John P. Toscano tosca005 at tc.umn.edu
Sat Sep 23 13:37:28 EDT 2006


Dr. Gerald N. Johnson wrote:
> Classic dupe sheets contained only call.
> http://www.arrl.org/contests/forms/dupesht.pdf There's a new dupe sheet
> for each band and mode. For a rover, that would be at least for each
> grid. At 10 GHz where moves are sub grid, I'd interpret that to be at
> each location.
> 
> The dupe sheet is not to be made the day after the contest, but is a
> live part of operating (with paper) with each contact entered as made so
> that a glance at the dupe sheet can tell if the station has been worked
> before. Its often faster than computer software, because a glance is
> faster than typing in a call.
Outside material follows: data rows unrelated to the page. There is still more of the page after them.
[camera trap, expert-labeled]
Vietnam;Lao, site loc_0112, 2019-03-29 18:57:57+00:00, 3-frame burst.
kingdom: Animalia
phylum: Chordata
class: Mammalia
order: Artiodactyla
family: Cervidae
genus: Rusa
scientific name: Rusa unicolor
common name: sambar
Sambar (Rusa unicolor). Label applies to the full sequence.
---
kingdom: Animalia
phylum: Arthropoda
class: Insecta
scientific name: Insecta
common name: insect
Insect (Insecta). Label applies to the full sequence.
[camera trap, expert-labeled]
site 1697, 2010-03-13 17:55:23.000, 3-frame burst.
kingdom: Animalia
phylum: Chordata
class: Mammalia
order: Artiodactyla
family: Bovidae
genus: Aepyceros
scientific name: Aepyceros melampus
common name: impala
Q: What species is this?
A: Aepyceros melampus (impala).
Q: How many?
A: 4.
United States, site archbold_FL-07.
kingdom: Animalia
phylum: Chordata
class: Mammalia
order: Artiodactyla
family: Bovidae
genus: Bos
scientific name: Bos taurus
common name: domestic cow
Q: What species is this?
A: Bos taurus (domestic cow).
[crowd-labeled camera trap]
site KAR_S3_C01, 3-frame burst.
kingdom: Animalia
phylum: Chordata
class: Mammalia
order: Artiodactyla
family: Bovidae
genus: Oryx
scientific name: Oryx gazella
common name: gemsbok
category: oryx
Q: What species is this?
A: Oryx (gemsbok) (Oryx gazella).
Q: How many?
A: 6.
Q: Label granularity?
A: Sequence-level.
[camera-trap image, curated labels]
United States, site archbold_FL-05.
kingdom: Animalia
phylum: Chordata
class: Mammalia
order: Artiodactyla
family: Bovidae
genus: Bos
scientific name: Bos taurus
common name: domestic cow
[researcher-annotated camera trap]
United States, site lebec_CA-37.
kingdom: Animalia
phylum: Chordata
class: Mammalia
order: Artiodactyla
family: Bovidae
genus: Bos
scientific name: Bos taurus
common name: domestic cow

For very active contests the dupe sheet is
> printed on 11 x 17 paper.

This sort of dupe sheet works well for HF contests, Field Day, and even 
most VHF/UHF contests except for the existence of rovers.  You need only 
one sheet, unless different bands count as unique Q's, in which case you 
need one sheet per band, and unless different modes count as unique Q's 
(such as CW vs. Phone), in which case the number of sheets doubles.

In a VHF/UHF contest as a rover, operating a few bands from a few 
locations, the rover could have one sheet or set of sheets per grid/band 
pair they activate, so that dupes are detected right away.  If there are 
a lot of bands and a lot of grids, the number of sheets needed goes up 
dramatically.

The huge problem for VHF/UHF contests is when the fixed stations work 
the rovers, because the fixed station that works (for example) 5 
different rovers, each in 8 different grids, on up to 10 different bands 
would need to have 8 x 10 = 80 different dupe sheets.  (Maybe even more 
if the 8 grids activated by Rover "A" weren't the same 8 grids activated 
by Rover "B" and so on.  If the 5 rovers in this example actually 
activate a total of 16 different grids among them, and they bring 10 
bands along, we're now talking 16 x 10 different dupe sheets, most of 
which will have almost nothing written on them.)

Even ignoring the rovers, in a VHF/UHF contest where fixed stations 
worked only fixed stations (for example), if the fixed station ran on 10 
different bands, they'd need 10 different dupe sheets, which is possible 
but awkward.

In the 10 GHz and Up Cumulative Contest, at least the way we do it 
around here, the paper dupe sheet kept during the contest becomes 
totally impractical, because (a) the rovers may activate 30 or more 
sub-grids over the course of the weekend, and (b) the "fixed" stations 
usually operate from anywhere from 1 to 4 different fixed locations over 
the 4 days of the contest, and if EITHER end moves 10 miles or more, 
that is a new (non-duplicate) location pair.  The only "saving grace" is 
that most operators work only one band, a few operate two, and up to 
this point in time, I don't think any of us have gone to more bands than 
that.  In any case, the number of sheets that would be needed grows out 
of control.

As far as I know, the only dupes we've actually had in the 10G contest 
occurred when one side was a truly fixed station (KM0T stayed home the 
whole time), and the rovers activated a sub-grid with him on one day of 
the weekend, and on another day, activated a different location within 
the same sub-grid, so it didn't occur to us until later that there was a 
dupe with him.  We rely on memory and careful site selecton to avoid the 
vast majority of dupes, and the computerized sort & search after the 
fact works well to catch any remaining ones (if any).